I appreciate precision in terminology so here is a glossary of terms and succinct definitions that I came up with. One purpose is to help distinguish between interrelated and sometimes confused words, thus these definitions are meant to be read in the context and order in which they are given here. I have also provided links back to my previous posts on these subjects. You can find out more about all of these terms on Wikipedia.
- encoding: means of representing text in memory or disk
- code page: numeric encoding specifier and/or synonymous with "encoding"
- character set: a collection of characters available in an encoding
- code point: the lookup number of a character
- character: the unit of text with a name and appearance
- ASCII: the most common encoding, uses 7 bits per character, the starting point for most other character sets
- EBCDIC: IBM's 8-bit encoding mostly relegated to their mainframes and minis (EBCDIC to ASCII (and SBCS) Conversion)

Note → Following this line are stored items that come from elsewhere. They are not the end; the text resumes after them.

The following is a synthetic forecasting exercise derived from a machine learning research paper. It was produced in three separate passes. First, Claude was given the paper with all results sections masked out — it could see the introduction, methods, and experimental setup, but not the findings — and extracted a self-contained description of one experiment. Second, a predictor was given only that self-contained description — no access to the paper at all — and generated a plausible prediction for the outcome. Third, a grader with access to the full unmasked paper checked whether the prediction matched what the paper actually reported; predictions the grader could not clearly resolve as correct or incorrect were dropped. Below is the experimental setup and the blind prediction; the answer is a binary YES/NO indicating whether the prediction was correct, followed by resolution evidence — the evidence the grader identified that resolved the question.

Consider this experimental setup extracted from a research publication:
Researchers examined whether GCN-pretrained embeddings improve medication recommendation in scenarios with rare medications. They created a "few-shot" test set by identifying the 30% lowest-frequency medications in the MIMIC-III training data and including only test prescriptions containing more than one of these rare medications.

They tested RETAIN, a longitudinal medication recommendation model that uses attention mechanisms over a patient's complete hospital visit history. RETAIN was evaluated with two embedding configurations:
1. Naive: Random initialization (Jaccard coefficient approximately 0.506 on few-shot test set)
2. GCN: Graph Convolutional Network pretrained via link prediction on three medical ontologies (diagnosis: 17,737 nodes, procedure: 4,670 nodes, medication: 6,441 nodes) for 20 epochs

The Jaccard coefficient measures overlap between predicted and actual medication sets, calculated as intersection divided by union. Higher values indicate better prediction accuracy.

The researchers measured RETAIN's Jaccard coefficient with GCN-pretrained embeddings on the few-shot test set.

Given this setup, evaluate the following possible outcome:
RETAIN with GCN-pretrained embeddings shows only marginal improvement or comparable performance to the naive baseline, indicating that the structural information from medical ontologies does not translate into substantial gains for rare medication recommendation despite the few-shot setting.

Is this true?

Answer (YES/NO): NO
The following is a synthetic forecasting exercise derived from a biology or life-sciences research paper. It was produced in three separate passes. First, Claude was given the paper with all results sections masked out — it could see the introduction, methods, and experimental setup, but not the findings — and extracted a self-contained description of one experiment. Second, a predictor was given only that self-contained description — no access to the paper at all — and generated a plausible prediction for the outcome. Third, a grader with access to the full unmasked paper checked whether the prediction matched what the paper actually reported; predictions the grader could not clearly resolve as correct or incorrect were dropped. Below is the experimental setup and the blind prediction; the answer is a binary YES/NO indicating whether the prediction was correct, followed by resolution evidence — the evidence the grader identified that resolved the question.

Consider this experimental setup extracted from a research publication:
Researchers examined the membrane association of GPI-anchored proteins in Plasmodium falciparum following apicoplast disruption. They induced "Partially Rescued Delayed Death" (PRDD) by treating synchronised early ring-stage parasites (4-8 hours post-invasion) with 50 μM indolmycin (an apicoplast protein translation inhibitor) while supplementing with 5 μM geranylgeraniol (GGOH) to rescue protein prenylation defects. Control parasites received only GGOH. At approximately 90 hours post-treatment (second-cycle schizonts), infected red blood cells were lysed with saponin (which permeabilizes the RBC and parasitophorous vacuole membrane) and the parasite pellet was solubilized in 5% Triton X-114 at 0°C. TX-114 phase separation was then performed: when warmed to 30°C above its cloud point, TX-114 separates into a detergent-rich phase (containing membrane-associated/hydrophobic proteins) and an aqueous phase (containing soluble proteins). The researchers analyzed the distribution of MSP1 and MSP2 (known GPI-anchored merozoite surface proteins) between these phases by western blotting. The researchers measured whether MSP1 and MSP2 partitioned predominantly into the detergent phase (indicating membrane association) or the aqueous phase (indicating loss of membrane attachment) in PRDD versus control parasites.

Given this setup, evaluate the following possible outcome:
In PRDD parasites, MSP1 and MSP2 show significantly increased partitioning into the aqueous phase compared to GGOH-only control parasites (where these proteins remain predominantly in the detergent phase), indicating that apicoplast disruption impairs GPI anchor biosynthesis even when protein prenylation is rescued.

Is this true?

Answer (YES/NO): YES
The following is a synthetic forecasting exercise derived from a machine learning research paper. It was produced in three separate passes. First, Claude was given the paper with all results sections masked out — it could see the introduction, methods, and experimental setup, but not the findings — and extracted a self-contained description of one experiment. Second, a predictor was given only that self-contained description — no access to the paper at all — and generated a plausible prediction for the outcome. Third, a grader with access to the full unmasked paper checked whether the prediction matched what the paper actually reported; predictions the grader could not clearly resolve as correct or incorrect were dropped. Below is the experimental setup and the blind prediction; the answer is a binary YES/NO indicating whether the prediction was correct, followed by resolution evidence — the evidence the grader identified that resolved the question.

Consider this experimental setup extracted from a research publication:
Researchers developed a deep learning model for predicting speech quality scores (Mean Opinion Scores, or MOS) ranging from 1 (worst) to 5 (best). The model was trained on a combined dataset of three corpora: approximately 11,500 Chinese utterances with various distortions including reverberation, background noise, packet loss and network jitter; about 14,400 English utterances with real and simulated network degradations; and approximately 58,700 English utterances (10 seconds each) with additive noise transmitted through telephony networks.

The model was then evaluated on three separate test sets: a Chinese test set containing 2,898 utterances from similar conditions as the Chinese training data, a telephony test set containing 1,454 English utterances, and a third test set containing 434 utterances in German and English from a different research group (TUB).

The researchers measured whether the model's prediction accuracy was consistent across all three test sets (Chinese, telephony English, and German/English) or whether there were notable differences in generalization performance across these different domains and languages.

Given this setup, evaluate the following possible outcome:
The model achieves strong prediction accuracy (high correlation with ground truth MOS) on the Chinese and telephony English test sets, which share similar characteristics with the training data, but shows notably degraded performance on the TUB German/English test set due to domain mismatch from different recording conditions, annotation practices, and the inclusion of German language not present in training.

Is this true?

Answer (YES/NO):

- single-byte: (MBCS) refers to encodings with one byte per character including ASCII and character sets other than Far Eastern
- double-byte: (DBCS) Far Eastern (Japan, Korea, China and Taiwan) encodings with one or two bytes per character (Double-Byte Safety Primer)
- multi-byte: (MBCS) refers to encodings with one to many bytes per character including double-byte and UTF-8
- lead byte: the first byte in a two byte character in a double-byte encoding
- trailing byte: the second byte in a two byte character in a double-byte encoding
- ANSI character set: Microsoft Windows term for non-Unicode encodings (single and double-byte) available as the system locale code page (Whether Double-Byte Is ANSI)
- OEM character set: Microsoft Windows term for encodings available as the system DOS console code page (That Ol' OEM Code Page)
- Unicode: the biggest character set; it attempts to encompass all
- UTF-8: a Unicode multi-byte encoding that is backward compatible with ASCII
- UCS-2: the original "Unicode" encoding on Microsoft Windows, limited to code points up to U+FFFF
- UTF-16: the evolution of UCS-2 employing surrogate pairs to overcome the U+FFFF limit
- little endian: (LE) the byte order with most significant byte first especially in 16-bit encodings UCS-2LE and UTF-16LE
- big endian: (BE) the byte order with least significant byte first especially in 16-bit encodings UCS-2BE and UTF-16BE
- Byte Order Mark: (BOM, preamble, signature) two or so bytes at the beginning of the file indicating which Unicode encoding (How to Determine Text File Encoding)
- Windows Unicode: beware that Microsoft Windows uses the term "Unicode" or "UNICODE" to refer to UCS-2LE and UTF-16LE encodings (UTF-8 Versus Windows UNICODE)
- surrogate code point:
- surrogate character: tricked you, this is a misnomer because there are no characters corresponding to surrogate code points
- surrogate pair: a leading and trailing surrogate code point in UTF-16 to represent code points from U+10000 to U+10FFFF (Splitting Surrogate Pairs)
- leading surrogate: U+D800 to U+DBFF, also called high surrogate
- trailing surrogate: U+DC00 to U+DFFF, also called low surrogate
- UTF-32: fixed-length Unicode encoding (but remember there is still the issue of combining characters)
- UCS-4: same as UTF-32 (UCS-4 is not restricted to code points up to U+10FFFF but who cares)
- combining characters: characters like accents, diacritical marks, that modify other characters
- mojibake: characters displaying incorrectly, appearing corrupted (Oh No! Mojibake!)
- locale: computer configuration affecting system language, code page, standards and formats
- default system locale: Microsoft Windows system ANSI code page (Strange case of two system locale ANSI charsets)
- default user locale: Microsoft Windows system standards and formats (The secret family split in Windows code page functions)
- internationalization: (I18N) getting your program to work in multiple locales using Unicode and allowing for variations in number and date formatting
- localization: (L10N) translating and refitting your program for a particular culture
- Base64: most common encoding for transporting/storing binary in a text stream (How I Invented Base64)
U+D800 to U+DFFF, reserved for UTF-16 surrogate pairs
Inevitably I will need to update this. Please leave comments with any suggestions and corrections.